(Beginning of RECORDS FOR THE TASK)
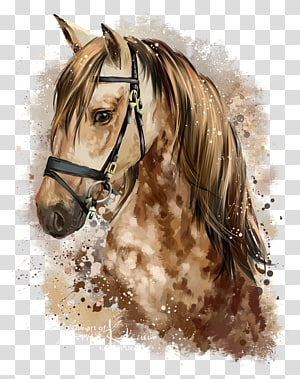closeup of brown and beige horse head painting, Horse Pony Watercolor painting Drawing, horse PNG
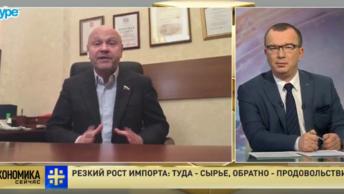 Эксперт о росте импорта в РФ: Мы даже не можем удовлетворить внутренние потребности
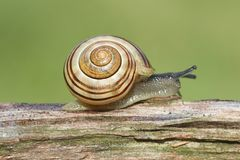 Grove or Brown-lipped Snail (Cepaea nemoralis) Stock Images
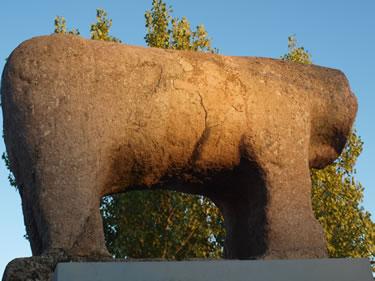 Toro de Salamanca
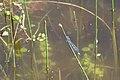 Gemeine Becherjungfer Enallagma cyathigerum 6411.jpg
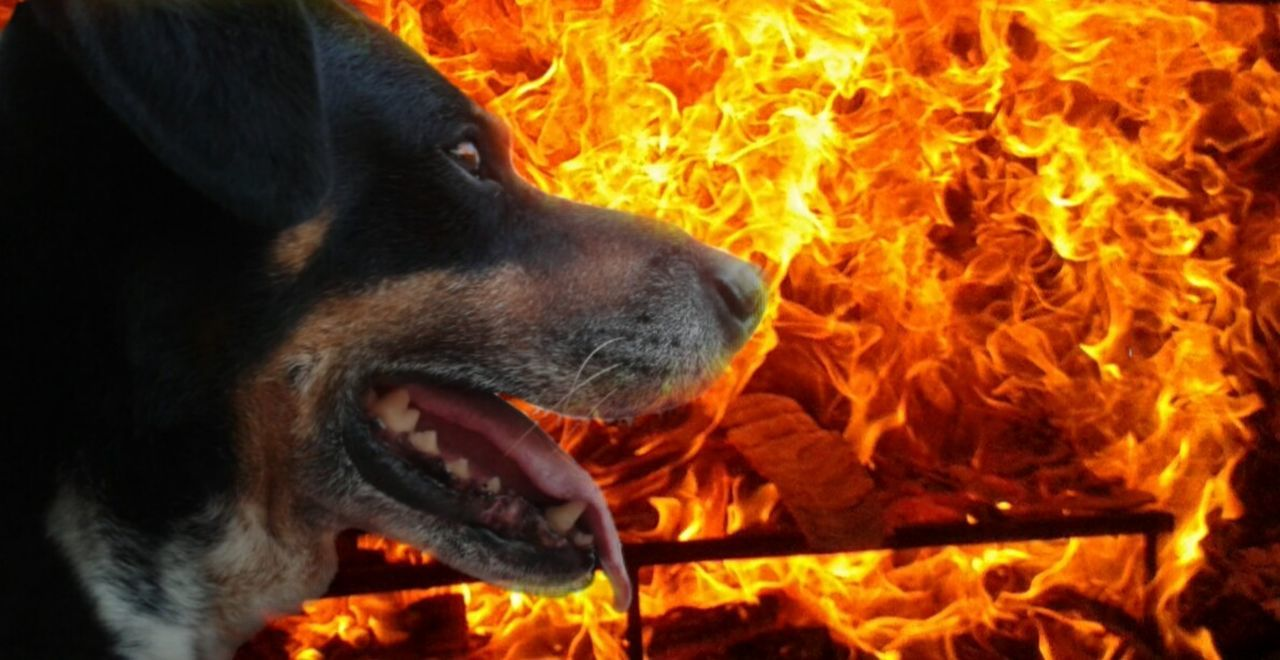 Dog on fire Fire - Natural Phenomenon Flame Heat - Temperature Burning Dog Close-up No People Outdoors Mouth Open Dog HotDog XD Fire On Fire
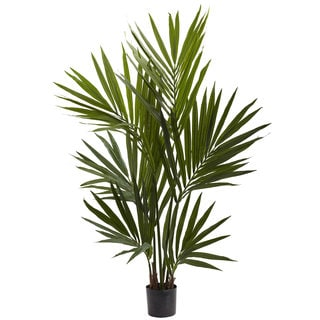 4-foot Kentia Palm Silk Tree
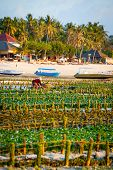 picture of algae  - Algae farm field in Nusa Lembongan Indonesia - JPG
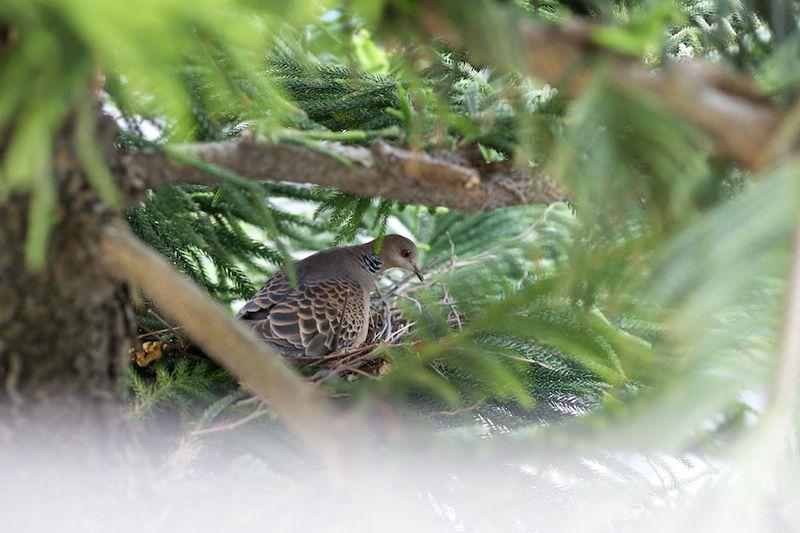 Bird13021504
(End of RECORDS FOR THE TASK)
Pictures are not part of the copy. Restate everything else in the listing word for word.

* _RESULT FOR THIS TASK_:
closeup of brown and beige horse head painting, Horse Pony Watercolor painting Drawing, horse PNG
 Эксперт о росте импорта в РФ: Мы даже не можем удовлетворить внутренние потребности
 Grove or Brown-lipped Snail (Cepaea nemoralis) Stock Images
 Toro de Salamanca
 Gemeine Becherjungfer Enallagma cyathigerum 6411.jpg
 Dog on fire Fire - Natural Phenomenon Flame Heat - Temperature Burning Dog Close-up No People Outdoors Mouth Open Dog HotDog XD Fire On Fire
 4-foot Kentia Palm Silk Tree
 picture of algae  - Algae farm field in Nusa Lembongan Indonesia - JPG
 Bird13021504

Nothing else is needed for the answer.